**Text for analysis**
Abstract | | |
**Background:** The accurate estimation of femoral neck anteversion in living subjects has always been difficult with lots of inter- and intra-method variations. The present study was undertaken to define the range of normal femoral neck anteversion in our adult population and to draw the relationship between the peroperative, biplane X-rays and clinical methods.
**Methods:** Femoral neck anteversion was evaluated by the peroperative, biplane X-rays and clinical methods on 31 otherwise healthy and normal adults who underwent closed reduction / open reduction and internal fixation for post traumatic fresh intracapsular fracture of the neck of femur.
**Results:** The mean value obtained by peroperative, biplane Xrays and clinical methods were 10.6° (n=31 hips), 11.7° (n=62 hips) and 13.0° (n=62 hips) respectively. No statistically significant difference was found between the sides and the sexes. The clinical method correlated better with the peroperative method than the X-rays method.
**Conclusion:** The average femoral neck anteversion in our subjects was estimated to be 10.6° (SD 2.2°) by the per-operative method, with 83.6% subjects having anteversion between 8.612.6°. This is less than most of the western data. Statistical relations have also been drawn between the peroperative, X-ray and the clinical methods.

(Stored data)
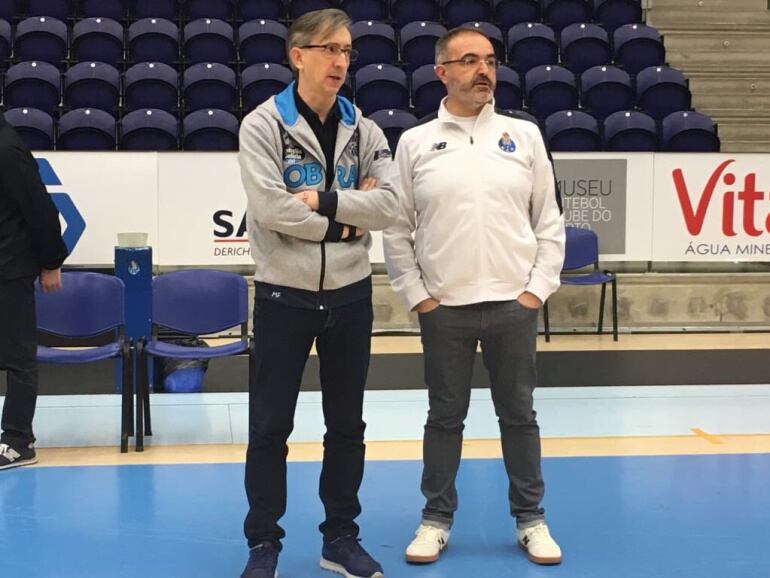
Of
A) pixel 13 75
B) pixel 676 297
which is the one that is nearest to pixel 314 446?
pixel 676 297

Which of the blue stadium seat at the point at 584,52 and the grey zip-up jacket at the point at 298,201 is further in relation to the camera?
the blue stadium seat at the point at 584,52

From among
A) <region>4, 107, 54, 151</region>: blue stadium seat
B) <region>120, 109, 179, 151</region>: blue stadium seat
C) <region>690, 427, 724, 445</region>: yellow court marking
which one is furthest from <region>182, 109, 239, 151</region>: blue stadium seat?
<region>690, 427, 724, 445</region>: yellow court marking

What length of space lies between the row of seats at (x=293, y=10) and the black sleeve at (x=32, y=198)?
6536 millimetres

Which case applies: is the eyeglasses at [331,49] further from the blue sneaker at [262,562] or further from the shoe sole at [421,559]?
the shoe sole at [421,559]

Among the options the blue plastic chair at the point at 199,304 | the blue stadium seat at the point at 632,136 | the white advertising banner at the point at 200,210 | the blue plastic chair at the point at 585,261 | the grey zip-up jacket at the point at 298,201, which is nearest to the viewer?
the grey zip-up jacket at the point at 298,201

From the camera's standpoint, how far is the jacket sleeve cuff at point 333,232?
127 inches

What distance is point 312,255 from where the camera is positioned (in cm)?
327

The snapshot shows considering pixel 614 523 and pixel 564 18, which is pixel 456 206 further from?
pixel 564 18

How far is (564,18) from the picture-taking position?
451 inches

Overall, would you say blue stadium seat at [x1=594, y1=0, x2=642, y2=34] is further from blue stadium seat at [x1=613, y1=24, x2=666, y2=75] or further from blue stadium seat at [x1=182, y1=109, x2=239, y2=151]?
blue stadium seat at [x1=182, y1=109, x2=239, y2=151]

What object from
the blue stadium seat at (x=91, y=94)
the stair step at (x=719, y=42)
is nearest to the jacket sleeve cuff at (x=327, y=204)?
the blue stadium seat at (x=91, y=94)

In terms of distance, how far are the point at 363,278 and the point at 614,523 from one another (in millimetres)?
1457

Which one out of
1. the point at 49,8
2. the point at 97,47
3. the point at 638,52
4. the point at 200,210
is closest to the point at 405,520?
the point at 200,210

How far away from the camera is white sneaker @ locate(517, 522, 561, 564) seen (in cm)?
358
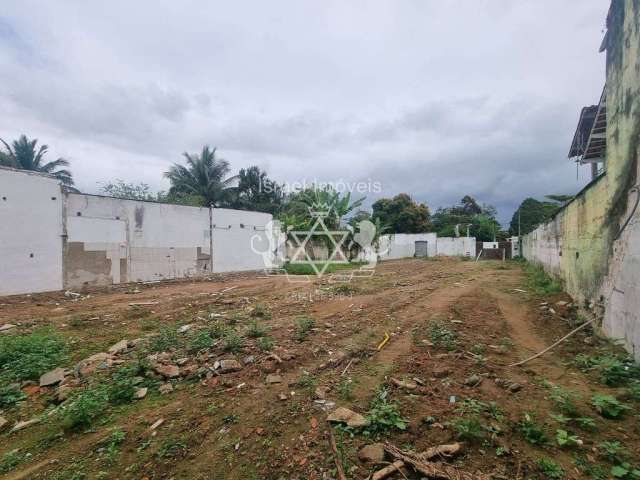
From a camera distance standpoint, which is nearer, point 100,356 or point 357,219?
point 100,356

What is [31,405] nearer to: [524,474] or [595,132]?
[524,474]

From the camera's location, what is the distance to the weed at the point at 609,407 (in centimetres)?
236

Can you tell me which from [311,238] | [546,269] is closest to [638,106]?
[546,269]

**What needs to be done**
Reproduce the abstract from "Abstract | |" to "and clinical methods.", substituting "live patients" for "living subjects". Rely on the abstract alone.

**Task solution**
Abstract | | |
**Background:** The accurate estimation of femoral neck anteversion in live patients has always been difficult with lots of inter- and intra-method variations. The present study was undertaken to define the range of normal femoral neck anteversion in our adult population and to draw the relationship between the peroperative, biplane X-rays and clinical methods.